Nun soll das Papa-sein auch entsprechend gewürdigt werden, findet das Bündnis Internationaler Vatertag. Am Sonntag ist eine große Kundgebung mit Papa-Picknick auf dem Platz der Republik geplant. Die Initiative will die ich für Wertschätzung und Gleichstellung des Vaters unabhängig von Religion, Status, Weltanschauung und Lebensform. Der dritte Sonntag im Monat soll für Väter reserviert werden. Christi Himmelfahrt, der vielerorts auch als Vatertag begangen wird, halten die Initiatoren für unangemessen.
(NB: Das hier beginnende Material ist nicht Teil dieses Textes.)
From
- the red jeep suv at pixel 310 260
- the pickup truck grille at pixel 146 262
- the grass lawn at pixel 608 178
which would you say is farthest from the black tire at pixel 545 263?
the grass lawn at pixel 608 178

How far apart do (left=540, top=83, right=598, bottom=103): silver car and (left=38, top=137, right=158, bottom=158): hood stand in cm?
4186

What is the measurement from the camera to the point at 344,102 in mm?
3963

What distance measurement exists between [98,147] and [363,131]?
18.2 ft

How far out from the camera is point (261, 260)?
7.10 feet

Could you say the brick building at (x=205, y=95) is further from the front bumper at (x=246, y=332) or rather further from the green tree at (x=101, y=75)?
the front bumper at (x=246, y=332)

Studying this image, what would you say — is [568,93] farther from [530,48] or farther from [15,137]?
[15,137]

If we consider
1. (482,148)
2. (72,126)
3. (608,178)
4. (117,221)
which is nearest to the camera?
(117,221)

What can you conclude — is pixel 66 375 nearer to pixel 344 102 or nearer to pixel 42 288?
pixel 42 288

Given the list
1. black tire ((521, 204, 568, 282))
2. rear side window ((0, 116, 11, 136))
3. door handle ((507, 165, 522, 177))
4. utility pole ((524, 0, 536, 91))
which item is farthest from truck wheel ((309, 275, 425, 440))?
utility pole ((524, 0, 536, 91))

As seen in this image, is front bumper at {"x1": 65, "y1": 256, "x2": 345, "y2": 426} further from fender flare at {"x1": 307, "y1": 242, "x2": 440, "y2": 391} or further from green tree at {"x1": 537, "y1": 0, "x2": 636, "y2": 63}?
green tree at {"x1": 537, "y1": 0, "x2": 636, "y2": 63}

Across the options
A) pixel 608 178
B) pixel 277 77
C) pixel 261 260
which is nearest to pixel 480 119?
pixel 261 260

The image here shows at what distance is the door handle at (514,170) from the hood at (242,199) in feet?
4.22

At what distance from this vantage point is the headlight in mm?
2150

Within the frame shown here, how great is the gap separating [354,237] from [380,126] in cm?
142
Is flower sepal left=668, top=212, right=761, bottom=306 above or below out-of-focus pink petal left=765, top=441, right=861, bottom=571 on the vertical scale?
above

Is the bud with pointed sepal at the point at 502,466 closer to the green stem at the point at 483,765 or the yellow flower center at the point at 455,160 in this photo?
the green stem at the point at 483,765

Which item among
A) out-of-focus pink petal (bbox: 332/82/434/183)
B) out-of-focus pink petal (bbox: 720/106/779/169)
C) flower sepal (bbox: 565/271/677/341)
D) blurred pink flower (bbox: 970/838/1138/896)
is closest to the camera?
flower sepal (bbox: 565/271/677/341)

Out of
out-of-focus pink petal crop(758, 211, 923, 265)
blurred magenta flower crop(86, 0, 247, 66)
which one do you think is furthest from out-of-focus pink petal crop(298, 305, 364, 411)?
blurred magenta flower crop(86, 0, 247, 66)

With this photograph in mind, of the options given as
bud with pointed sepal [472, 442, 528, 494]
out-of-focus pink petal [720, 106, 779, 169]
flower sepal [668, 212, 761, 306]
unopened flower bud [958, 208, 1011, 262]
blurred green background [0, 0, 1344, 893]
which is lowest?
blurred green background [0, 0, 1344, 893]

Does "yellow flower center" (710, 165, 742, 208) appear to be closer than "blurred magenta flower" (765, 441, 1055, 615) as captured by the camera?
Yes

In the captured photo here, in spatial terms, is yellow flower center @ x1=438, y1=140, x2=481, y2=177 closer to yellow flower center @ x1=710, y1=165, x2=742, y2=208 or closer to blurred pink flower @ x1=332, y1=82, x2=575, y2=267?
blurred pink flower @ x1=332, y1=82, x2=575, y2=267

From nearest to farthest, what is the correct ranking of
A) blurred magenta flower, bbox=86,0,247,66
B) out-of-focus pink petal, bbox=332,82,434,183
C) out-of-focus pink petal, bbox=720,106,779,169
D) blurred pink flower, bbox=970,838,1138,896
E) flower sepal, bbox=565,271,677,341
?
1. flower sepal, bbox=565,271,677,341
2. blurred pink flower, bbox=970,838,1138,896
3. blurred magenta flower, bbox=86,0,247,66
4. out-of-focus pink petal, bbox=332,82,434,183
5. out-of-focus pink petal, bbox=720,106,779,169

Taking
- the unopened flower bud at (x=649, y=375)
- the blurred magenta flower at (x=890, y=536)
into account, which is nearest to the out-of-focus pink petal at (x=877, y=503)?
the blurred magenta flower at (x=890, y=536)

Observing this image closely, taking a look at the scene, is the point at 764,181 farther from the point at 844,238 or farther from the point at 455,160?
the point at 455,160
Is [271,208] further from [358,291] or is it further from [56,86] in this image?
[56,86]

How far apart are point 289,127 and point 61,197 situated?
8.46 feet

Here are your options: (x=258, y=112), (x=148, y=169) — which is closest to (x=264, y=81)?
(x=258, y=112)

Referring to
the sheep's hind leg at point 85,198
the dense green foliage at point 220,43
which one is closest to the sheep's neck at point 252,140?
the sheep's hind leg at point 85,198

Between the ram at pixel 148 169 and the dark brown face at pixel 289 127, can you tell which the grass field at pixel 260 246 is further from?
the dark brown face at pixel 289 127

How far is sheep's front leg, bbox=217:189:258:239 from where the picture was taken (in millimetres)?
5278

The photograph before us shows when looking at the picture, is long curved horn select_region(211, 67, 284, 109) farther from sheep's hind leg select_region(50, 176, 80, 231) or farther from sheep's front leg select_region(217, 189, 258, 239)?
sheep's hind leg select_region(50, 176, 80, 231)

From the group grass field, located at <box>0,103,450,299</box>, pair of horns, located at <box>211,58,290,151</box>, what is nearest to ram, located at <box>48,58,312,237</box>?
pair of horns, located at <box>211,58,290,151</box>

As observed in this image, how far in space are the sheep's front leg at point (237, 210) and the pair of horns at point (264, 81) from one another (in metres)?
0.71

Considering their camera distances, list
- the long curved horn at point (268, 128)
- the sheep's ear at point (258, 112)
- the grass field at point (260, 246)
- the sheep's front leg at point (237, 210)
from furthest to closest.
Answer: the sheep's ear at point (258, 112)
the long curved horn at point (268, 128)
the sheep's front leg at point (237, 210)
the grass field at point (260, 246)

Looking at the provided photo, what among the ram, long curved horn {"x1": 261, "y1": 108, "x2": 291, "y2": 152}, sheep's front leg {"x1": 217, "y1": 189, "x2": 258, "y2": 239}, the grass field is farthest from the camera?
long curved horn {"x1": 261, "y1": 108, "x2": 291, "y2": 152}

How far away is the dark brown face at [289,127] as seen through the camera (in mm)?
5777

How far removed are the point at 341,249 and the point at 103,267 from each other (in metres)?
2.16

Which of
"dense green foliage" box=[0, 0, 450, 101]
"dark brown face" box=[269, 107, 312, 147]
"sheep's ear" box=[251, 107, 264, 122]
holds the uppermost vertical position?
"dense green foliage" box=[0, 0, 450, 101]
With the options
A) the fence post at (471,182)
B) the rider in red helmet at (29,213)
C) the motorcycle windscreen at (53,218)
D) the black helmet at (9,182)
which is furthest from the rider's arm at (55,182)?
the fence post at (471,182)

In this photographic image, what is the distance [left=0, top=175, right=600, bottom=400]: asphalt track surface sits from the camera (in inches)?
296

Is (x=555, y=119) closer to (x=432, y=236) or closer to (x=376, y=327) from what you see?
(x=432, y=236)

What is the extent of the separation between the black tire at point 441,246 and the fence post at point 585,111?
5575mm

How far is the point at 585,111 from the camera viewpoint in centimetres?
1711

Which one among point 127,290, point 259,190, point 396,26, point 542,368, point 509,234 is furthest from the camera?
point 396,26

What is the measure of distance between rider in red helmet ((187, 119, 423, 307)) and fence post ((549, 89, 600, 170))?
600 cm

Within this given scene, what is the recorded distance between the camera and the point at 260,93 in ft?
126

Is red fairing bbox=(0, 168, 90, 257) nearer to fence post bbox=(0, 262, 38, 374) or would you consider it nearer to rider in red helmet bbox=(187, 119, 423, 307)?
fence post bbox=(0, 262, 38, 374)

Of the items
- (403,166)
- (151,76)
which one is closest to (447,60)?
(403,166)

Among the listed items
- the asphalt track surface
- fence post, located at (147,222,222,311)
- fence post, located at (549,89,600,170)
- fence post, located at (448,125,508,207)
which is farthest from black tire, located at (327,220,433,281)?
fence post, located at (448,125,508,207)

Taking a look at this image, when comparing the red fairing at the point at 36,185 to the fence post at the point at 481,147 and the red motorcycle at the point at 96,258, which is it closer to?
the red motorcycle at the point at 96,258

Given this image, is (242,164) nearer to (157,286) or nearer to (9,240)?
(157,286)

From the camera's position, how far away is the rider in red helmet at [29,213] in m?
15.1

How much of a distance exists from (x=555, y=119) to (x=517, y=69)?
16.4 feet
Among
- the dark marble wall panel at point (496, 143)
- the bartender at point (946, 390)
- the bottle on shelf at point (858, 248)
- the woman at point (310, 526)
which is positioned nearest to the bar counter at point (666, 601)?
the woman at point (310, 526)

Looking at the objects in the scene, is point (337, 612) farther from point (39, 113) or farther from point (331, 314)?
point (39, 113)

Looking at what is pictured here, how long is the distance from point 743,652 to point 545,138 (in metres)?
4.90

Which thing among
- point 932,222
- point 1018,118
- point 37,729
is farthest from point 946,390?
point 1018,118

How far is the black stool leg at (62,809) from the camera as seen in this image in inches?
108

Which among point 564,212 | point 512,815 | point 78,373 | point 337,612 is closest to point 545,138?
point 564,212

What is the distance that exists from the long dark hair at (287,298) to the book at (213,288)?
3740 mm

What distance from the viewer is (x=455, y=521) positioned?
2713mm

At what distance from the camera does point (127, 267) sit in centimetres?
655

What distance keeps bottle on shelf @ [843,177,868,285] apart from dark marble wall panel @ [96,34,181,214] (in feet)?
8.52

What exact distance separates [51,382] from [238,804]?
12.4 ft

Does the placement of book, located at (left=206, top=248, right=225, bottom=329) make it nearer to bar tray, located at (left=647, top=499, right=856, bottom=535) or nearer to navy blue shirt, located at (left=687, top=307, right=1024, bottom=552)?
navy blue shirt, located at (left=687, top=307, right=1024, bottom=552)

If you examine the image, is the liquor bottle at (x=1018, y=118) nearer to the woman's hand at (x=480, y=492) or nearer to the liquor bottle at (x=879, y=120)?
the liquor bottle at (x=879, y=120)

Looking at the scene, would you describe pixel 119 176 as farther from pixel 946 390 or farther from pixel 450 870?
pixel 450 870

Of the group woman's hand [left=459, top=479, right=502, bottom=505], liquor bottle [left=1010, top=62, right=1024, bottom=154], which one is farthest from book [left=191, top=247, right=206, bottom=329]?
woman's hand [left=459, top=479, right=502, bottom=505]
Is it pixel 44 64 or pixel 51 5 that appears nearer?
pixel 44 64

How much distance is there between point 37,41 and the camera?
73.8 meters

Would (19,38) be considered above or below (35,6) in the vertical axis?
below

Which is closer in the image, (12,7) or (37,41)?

Außerdem wären dann wiederum die Mütter benachteiligt. Schließlich fällt ihr Ehrentag immer auf den zweiten Sonntag im Mai. Dafür dass er sich etabliert hat, haben allerdings auch Blumenhändler und Geschenkindustrie gesorgt.

Blumen braucht Steffen Pick nicht, sagte er. "Ich freue mich auch über selbst gebasteltes oder ein Gedicht, weil ich dann stolz bin, welche Entwicklung Benneton gemacht hat", sagt der Papa. Die Idee, einen Vatertag zu etablieren findet er nicht verkehrt, ist für mehr Gleichberechtigung in Sorgerechtsfragen. Schließlich gehe es um Wertschätzung.

Beim Papa-Picknick in Berlin wird er dennoch nicht dabei sein. Am Sonntag ist schließlich Familientag und manchmal der einzige komplette Tag, den Vater, Mutter und Sohnemann gemeinsam verbringen können. Durch seinen Job im Bestattungsinstitut muss Steffen Pick am Sonnabend häufig arbeiten. Nachdem Steffen Benneton der Kita abgeholt hat, verbringen Vater und Sohn den Nachmittag zusammen. "Meistens auf dem Spielplatz", sagt Steffen Pick.

Am Ende des Tages sind beide nach so viel Männerwirtschaft aber doch froh, wenn sie die Mutter vom Bahnhof abholen können. Zum Abendessen ist die kleine Familie dann meist komplett.